FLIGHT_TOTALS(FlightNumber, Date, PassengerCount)

The Flight_Totals table keeps track of the total number of passengers that have reservations on a particular flight (designated by FlightNumber, which is the key).  So, when a customer makes a reservation, the Flight_Totals table must be updated.

The Flight_Totals table is partitioned into two fragments by FlightNumber, whose values range from 1 to 1000.  The fragment Flight_Totals_1 contains flight information where 1 <= FlightNumber <= 500 and the fragment Flight_Totals_2 contains flight information with  501 <= FlightNumber <= 1000.  Both fragments are of the same size.

The following three applications access the Flight_Totals table:

App1:  SELECT *
FROM Flight_Totals;

App2:  SELECT *
FROM Flight_Totals
WHERE Flight_Number >= 1 AND FlightNumber <= 500;

Then the application does some processing and determines how the data is to be updated/deleted/inserted and returns the updated data (we can assume that the amount of data stays constant)

App3:  SELECT *
FROM Flight_Totals
WHERE Flight_Number >= 501 AND FlightNumber <= 1000;

Then the application does some processing and determines how the data is to be updated/deleted/inserted and returns the updated data (we can assume that the amount of data stays constant)

There are three sites in our network: Site 1, Site 2 and Site 3.  Suppose we are following a Data Shipping approach where data is sent to a given site for processing.  Application App1 is executed at Site 1, App2 at Site 2 and App3 at Site 3.  Application App1 is executed the same number of times as App2, while App2 is executed three times as often as App3.
 
The cost of reading a non-local fragment is 1 and the cost of writing a non-local fragment is an additional 1 unit (i.e., read + write).  The cost of reading or writing a local fragment is 0 units.  The cost of storing a fragment at a site is not a factor.

How should we allocate copies of the fragments to sites so that the processing costs are minimal?  Justify your answer.

Question 7: ( Database Recovery )

Shadow paging is a database recovery technique that can be classified as a NO-UNDO/NO-REDO scheme.  Shadow paging was originally proposed in the late
1970's for recovery in a single-user database environment.  For this question, you will need to propose an extension to the original shadow paging scheme that can be used in a multi-user database environment.

Some of the historical disadvantages associated with applying shadow paging
to a multi-user environment include the high cost of reading the page table, the high cost of writing the shadow page table, and  the loss of locality (clustering) of data pages.
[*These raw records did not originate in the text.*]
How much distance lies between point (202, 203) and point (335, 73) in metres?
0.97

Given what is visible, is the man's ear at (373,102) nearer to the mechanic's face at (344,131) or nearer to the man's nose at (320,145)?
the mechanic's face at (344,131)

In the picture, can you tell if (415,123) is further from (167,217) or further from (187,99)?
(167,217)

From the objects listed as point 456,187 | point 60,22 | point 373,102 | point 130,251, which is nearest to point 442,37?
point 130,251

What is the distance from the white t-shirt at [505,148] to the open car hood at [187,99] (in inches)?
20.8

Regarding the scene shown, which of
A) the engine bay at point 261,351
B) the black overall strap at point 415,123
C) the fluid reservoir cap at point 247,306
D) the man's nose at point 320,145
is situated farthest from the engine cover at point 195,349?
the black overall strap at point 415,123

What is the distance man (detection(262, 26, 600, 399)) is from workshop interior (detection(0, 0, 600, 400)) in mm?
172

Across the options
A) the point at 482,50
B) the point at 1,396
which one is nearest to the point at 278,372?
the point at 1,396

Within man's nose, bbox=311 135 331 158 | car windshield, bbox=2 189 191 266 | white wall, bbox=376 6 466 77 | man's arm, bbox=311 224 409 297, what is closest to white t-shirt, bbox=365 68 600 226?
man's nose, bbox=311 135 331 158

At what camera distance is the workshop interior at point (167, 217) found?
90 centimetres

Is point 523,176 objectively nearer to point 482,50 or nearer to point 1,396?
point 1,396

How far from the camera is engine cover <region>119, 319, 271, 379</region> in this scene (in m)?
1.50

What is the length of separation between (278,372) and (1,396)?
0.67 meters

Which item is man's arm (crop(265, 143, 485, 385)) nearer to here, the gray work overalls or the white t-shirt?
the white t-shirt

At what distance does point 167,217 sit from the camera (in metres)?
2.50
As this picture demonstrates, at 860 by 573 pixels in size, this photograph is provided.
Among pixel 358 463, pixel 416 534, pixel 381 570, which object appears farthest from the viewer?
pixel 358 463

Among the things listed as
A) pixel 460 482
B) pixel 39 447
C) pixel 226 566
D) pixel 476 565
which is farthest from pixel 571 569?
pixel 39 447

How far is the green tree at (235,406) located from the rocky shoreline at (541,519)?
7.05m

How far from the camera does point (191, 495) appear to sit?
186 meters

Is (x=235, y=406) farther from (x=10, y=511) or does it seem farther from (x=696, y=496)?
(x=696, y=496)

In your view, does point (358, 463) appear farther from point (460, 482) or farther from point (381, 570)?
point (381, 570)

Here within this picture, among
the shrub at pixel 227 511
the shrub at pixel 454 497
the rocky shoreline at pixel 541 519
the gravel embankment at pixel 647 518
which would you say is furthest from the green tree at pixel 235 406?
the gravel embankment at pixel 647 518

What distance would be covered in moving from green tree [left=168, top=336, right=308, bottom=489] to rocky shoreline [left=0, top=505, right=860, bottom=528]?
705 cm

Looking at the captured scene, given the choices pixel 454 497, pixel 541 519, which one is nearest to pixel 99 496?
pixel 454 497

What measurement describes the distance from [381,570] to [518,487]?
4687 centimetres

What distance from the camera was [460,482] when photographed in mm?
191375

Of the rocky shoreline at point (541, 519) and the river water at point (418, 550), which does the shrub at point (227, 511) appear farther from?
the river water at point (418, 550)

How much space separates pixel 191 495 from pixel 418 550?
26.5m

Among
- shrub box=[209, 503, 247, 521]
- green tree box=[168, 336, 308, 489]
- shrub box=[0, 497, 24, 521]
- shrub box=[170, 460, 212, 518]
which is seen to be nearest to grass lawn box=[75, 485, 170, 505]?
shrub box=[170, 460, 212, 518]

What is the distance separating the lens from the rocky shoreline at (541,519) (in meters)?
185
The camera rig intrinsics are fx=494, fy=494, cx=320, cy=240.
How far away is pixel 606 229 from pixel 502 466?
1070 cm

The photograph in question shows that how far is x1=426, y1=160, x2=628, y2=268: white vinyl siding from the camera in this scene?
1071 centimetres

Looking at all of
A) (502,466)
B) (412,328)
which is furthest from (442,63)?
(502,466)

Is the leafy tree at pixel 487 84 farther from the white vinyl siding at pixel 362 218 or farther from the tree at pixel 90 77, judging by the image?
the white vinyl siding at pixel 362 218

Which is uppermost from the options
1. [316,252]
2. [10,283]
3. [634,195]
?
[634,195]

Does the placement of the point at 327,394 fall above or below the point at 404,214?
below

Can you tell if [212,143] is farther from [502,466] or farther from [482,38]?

Your multi-user shadow paging scheme should address these disadvantages.  So, you should explain/justify why these are no longer disadvantages for your shadow paging approach.

Since recovery is tied to concurrency control, you can assume that the database system employs two-phase locking at the page level.

As a hint for this question, you might consider how technology has advanced
since the 1970's.

Question 8 (Technology and Applications)

In the last decade, the database technology has started accommodating products and functionalities that are geared to support certain applications. Consider Data Warehousing Systems, OLAP tools (that work with multidimensional data) , Data Mining Tools, and tools for searching information on the web. For any  three out of these categories, answer the following:

- what are the typical products if any, that you can think of under this category
- what is the functionality peculiar to this family of products
- what are the database challenges in providing  these functionalities
- what is the current state of research with respect to the challenging problems for this category
 
Question 9 (Database Security)

A. Consider the concept of multi-level security models for databases.
- explain what this concept means and implies in terms of its implementation
- describe in any two MAC (mandatory access control models) support it : in particular, talk about how they store data and how they process queries
- How is polyinstantiation related to this? What does it do and what goals does it achieve?

B. List any two outstanding important problems faced in making databases 100% secure. Discuss what measures have been proposed in research and practice to deal with the problems. What further work is necessary to work toward the ultimate goal?